We anticipate releasing the second draft guidance this fall. This second guidance will help lay out a framework for new potential clinically relevant outcomes for smoking cessation products, such as reducing the chance of a smoker going back to using cigarettes long term and showing a positive impact on certain measures of cardiovascular health.
That future guidance also is expected to address potential alternative treatment regimens like pre-treatment before quit day, quitting by gradual reduction (reduce-to-quit), or using two NRT drug products together.
These guidances are one part of larger policy efforts to address the public health crisis of tobacco usage in this country. Given some of these products are relatively new technologies, or innovations that haven’t yet been through the product development and evaluation process, we’ll be seeking input on these draft guidances and welcome feedback on whether we’ve struck the right balance between innovation and safety; and set the right framework to encourage companies to use the new drug pathway to bring novel NRT products to market, with our public health mission leading the charge.

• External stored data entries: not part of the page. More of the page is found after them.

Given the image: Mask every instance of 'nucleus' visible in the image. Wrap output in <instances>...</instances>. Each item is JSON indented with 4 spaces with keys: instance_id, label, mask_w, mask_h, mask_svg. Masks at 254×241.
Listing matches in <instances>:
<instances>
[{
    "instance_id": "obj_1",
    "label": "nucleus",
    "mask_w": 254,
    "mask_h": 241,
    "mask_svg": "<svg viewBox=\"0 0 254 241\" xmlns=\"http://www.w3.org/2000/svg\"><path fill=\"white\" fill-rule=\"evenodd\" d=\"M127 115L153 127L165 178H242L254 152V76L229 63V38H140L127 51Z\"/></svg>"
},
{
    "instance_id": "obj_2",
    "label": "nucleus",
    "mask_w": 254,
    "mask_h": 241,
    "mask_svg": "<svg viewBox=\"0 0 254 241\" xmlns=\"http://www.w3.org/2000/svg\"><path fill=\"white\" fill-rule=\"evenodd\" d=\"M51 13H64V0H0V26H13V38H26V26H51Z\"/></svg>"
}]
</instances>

This work is aimed at creating a more flexible framework that enables the development of safe and effective product innovations that have the potential to be helpful in assisting smokers quit combustible cigarettes and improve their health.
The FDA, an agency within the U.S. Department of Health and Human Services, protects the public health by assuring the safety, effectiveness, and security of human and veterinary drugs, vaccines and other biological products for human use, and medical devices. The agency also is responsible for the safety and security of our nation’s food supply, cosmetics, dietary supplements, products that give off electronic radiation, and for regulating tobacco products.